The diagnosis of bowel obstruction is often made by abdominal imaging (plain X-rays, abdominal ultrasound, contrast-enhanced CT, etc.).

Paralytic ileus is often treated by:

  • Bowel rest.
  • Parenteral nutrition.
  • Prokinetic medications to stimulate motility.
  • Correction of electrolyte disturbances (particularly serum potassium and calcium levels).
  • Nasogastric tube insertion to evacuate the stomach and intestinal secretions and prevent vomiting.

Severe cases of true bowel obstruction may need surgery to relieve the construction and treat constipation.

4. Cystic fibrosis.

Cystic fibrosis is one of the most common genetic diseases among people of Northern European descent (about one in every 2000 or 3000 live births).

The disease affects the secretions of the mucus membranes found in the digestive system, lungs, pancreas, liver, and reproductive system.

Patients with cystic fibrosis commonly have chronic constipation and are at a very high risk of acute pancreatitis.
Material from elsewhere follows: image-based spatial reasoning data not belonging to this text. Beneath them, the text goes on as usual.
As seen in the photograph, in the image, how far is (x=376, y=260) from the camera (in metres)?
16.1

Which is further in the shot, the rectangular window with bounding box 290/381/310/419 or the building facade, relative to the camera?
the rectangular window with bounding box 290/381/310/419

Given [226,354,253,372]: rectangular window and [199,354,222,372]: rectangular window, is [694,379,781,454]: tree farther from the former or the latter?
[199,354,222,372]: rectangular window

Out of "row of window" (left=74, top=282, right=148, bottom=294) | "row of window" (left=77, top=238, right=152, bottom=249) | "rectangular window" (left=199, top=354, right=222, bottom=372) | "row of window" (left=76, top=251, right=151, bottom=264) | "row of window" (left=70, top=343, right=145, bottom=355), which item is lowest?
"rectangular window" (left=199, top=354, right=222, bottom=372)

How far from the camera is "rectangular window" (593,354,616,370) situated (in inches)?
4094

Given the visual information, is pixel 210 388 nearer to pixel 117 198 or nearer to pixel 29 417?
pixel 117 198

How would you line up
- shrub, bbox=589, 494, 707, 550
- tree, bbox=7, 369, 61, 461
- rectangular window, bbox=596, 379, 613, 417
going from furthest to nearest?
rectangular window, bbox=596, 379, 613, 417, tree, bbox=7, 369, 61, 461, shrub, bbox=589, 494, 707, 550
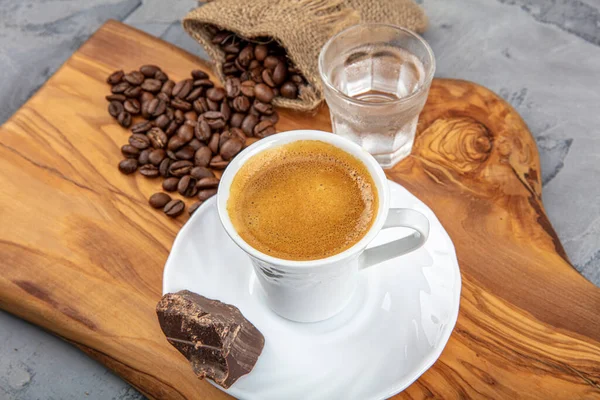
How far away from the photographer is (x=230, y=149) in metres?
1.58

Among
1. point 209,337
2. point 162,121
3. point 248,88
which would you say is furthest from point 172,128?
point 209,337

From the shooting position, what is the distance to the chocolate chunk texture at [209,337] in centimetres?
108

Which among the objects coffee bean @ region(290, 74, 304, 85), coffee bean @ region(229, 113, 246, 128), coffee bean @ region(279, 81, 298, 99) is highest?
coffee bean @ region(290, 74, 304, 85)

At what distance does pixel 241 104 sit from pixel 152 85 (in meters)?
0.27

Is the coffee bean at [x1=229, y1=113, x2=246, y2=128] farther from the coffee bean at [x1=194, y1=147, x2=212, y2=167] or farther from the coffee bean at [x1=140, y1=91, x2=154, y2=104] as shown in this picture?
the coffee bean at [x1=140, y1=91, x2=154, y2=104]

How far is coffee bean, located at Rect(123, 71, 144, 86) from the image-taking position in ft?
5.63

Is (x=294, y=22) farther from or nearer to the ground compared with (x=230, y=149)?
farther from the ground

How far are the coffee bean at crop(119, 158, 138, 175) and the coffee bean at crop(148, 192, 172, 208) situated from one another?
118mm

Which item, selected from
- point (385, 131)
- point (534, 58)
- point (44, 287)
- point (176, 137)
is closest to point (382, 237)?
point (385, 131)

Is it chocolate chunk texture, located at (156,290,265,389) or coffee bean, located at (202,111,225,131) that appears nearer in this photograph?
chocolate chunk texture, located at (156,290,265,389)

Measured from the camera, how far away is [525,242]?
142 cm

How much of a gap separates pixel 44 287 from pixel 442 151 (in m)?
1.04

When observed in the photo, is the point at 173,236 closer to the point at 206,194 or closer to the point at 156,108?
the point at 206,194

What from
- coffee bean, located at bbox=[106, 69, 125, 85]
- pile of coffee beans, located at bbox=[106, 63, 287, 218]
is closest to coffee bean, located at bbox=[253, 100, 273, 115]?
pile of coffee beans, located at bbox=[106, 63, 287, 218]
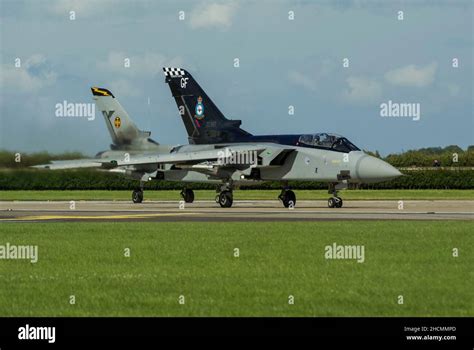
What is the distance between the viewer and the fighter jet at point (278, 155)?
42.2 m

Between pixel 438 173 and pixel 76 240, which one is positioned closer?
→ pixel 76 240

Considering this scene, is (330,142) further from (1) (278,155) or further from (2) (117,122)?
(2) (117,122)

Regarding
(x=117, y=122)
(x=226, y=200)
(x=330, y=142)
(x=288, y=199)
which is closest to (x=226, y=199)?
(x=226, y=200)

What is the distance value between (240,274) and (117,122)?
38.2 metres

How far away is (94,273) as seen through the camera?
57.9 ft

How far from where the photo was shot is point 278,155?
4434cm

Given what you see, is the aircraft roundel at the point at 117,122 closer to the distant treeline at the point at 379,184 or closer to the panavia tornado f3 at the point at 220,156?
the panavia tornado f3 at the point at 220,156

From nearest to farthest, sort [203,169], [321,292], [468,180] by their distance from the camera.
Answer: [321,292], [203,169], [468,180]

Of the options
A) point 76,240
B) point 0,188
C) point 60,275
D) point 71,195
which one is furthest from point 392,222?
point 0,188

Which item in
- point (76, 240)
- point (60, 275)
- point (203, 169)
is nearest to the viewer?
point (60, 275)

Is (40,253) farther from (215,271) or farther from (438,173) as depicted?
(438,173)

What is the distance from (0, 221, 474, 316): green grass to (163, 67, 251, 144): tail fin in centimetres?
2260

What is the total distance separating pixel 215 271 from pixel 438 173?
5585cm

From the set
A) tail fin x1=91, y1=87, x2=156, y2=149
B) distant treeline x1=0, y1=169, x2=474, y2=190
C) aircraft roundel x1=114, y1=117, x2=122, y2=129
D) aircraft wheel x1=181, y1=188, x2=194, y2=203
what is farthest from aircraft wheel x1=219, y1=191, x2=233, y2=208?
distant treeline x1=0, y1=169, x2=474, y2=190
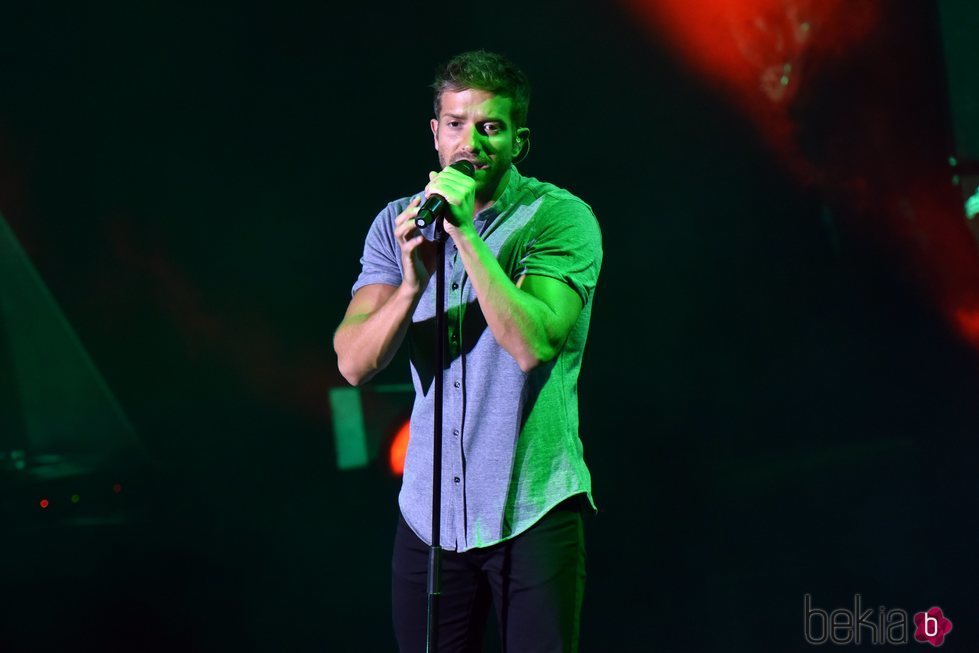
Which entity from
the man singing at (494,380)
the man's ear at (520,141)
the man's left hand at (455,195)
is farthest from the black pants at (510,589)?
the man's ear at (520,141)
  • Recurrent chest infections.
  • Chronic sinusitis.
  • Recurrent cough, expectoration, and shortness of breath.
  • The disease starts to manifest in children. As a result, patients with cystic fibrosis often fail to thrive and lose weight.
  • Jaundice.
  • Recurrent constipation (or diarrhea). The stool is often bulky and offensive.
  • Higher risk of pancreatitis.
  • Diabetes.
  • Osteoporosis (weak bones with easy fractures).
  • Infertility.

Diagnosis of cystic fibrosis is based on clinical features and tests such as sweat chloride, testing for gene mutations, etc.
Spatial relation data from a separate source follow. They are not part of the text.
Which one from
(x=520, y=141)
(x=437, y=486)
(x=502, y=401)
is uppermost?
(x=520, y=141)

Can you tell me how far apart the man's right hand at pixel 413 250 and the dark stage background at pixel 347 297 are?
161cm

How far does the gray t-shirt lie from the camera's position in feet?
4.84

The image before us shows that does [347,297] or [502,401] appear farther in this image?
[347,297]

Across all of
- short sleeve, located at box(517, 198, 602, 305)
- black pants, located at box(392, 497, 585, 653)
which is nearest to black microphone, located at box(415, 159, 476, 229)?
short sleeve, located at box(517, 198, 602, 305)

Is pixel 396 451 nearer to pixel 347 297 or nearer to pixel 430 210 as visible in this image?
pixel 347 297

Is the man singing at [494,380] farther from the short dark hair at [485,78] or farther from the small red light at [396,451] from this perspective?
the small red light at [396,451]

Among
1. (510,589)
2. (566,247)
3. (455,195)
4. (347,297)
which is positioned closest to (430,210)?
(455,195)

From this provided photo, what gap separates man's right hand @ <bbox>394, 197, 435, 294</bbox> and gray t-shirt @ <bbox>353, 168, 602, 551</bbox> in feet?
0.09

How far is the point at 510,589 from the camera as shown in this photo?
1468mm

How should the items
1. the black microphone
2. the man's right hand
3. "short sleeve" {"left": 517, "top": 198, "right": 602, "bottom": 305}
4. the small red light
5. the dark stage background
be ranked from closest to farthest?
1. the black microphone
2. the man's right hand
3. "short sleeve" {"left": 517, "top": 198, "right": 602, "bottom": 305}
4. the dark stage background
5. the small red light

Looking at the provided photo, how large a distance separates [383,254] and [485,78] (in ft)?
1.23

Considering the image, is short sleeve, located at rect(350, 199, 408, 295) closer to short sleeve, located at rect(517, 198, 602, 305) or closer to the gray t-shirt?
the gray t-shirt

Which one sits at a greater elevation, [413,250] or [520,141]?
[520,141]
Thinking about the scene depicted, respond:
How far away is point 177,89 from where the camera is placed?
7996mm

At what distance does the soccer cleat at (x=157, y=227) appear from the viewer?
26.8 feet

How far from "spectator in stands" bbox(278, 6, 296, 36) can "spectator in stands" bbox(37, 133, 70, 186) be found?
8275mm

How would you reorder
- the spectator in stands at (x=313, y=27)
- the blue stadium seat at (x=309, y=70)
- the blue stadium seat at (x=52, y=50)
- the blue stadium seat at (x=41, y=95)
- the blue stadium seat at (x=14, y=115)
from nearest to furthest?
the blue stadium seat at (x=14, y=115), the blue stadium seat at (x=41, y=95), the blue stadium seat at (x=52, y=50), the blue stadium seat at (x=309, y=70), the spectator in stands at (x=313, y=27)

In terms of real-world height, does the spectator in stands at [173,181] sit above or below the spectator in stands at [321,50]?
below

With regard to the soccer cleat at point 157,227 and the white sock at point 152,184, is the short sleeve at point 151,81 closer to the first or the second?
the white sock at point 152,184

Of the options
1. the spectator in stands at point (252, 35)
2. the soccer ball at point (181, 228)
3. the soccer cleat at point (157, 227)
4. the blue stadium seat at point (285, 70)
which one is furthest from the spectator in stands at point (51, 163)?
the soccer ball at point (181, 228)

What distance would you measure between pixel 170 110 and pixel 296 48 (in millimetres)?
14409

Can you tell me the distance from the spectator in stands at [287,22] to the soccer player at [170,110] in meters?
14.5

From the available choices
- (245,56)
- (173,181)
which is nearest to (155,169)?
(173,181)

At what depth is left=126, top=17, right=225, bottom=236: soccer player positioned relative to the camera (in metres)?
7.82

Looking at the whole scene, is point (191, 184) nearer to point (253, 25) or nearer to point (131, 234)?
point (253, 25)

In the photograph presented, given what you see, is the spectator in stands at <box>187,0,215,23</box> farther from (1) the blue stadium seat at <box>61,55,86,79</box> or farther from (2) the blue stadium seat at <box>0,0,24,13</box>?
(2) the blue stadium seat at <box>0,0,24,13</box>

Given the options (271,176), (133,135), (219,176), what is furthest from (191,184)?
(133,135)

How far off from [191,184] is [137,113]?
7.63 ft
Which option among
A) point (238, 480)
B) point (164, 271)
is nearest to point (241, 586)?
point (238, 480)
Patients with severe constipation and pancreatitis with cystic fibrosis are at higher risk of bowel obstruction.

5. Constipation in chronic pancreatitis.

Patients with chronic pancreatitis may suffer from chronic or recurrent constipation due to various causes.

The most common causes of constipation with chronic pancreatitis include:

  • Chronic opioid analgesic use.
  • Exocrine pancreatic insufficiency leads to abnormal digestion and absorption, which manifests as diarrhea or constipation.
  • Lack of proper fiber intake.
  • Dehydration.

The treatment of constipation with chronic pancreatitis includes:

  • Good hydration.
  • Avoidance of opioid analgesics as possible.
  • Increasing dietary fiber intake.
  • Fiber supplements such as psyllium
  • Traditional laxatives such as PEG (MiraLAX).